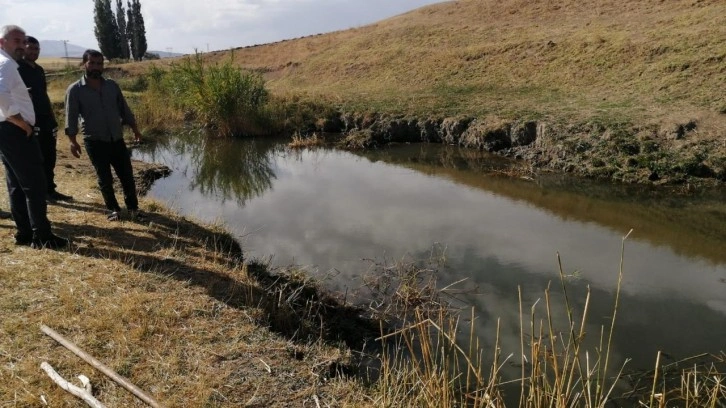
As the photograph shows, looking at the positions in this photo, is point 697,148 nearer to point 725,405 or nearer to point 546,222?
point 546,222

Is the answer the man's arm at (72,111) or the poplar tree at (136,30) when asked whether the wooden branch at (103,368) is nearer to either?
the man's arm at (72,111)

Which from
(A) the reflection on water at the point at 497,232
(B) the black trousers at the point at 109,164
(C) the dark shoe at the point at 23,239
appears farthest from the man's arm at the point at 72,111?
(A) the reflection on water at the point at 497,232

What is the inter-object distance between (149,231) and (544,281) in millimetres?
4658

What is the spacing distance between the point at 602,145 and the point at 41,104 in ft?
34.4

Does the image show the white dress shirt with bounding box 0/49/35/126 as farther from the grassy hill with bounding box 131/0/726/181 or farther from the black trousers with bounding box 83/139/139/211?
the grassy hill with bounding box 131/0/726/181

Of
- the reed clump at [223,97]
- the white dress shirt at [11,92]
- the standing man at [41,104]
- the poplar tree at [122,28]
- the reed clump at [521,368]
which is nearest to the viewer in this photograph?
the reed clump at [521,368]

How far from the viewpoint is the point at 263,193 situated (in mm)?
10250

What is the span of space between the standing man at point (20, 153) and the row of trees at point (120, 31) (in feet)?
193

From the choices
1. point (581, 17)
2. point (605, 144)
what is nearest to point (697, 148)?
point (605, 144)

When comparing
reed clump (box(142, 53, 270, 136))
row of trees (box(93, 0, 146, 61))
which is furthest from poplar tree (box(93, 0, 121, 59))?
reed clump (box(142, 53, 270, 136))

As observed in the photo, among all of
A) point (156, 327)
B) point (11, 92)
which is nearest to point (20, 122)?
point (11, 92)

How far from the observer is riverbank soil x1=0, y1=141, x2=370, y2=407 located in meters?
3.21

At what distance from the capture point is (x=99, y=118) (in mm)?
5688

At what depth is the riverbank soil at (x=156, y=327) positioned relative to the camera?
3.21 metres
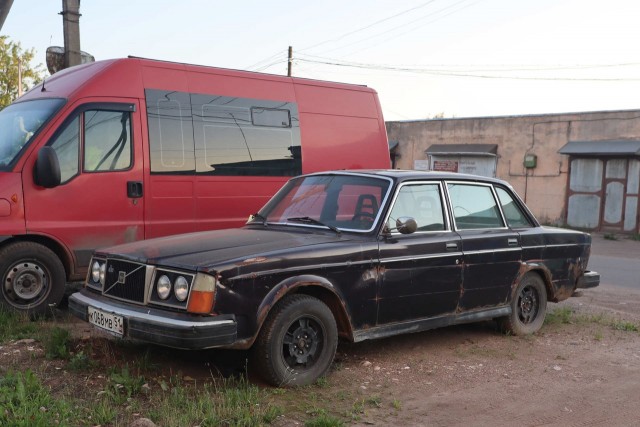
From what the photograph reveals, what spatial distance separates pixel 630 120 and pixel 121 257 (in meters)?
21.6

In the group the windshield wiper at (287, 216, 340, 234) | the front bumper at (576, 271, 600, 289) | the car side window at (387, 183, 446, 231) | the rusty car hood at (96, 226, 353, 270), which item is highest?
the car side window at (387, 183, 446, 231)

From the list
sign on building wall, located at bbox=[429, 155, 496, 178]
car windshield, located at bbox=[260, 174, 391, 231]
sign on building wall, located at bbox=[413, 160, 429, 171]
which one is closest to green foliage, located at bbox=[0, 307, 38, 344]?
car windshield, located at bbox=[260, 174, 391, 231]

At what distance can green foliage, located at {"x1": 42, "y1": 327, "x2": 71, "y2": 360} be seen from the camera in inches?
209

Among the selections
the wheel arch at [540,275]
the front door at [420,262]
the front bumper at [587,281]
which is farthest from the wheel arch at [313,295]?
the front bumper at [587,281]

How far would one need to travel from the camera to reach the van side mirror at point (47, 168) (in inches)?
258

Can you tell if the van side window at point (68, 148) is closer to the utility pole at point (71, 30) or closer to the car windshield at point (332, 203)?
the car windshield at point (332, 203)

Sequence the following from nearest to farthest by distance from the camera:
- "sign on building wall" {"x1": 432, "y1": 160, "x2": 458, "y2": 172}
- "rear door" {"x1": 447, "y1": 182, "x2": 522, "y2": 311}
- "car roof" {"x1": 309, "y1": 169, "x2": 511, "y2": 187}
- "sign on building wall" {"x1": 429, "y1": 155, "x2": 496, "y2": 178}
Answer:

=-=-=

Report each line of the listing above that contains the string "between". Case counts.

(REPLY TO THE TASK)
What is the inter-object distance between (149,231) and (544,281) in millimetres?
What is the spacing distance between the point at 602,145 and the point at 41,104 in ft?
What is the span of space between the standing man at point (20, 153) and the row of trees at point (120, 31) (in feet)?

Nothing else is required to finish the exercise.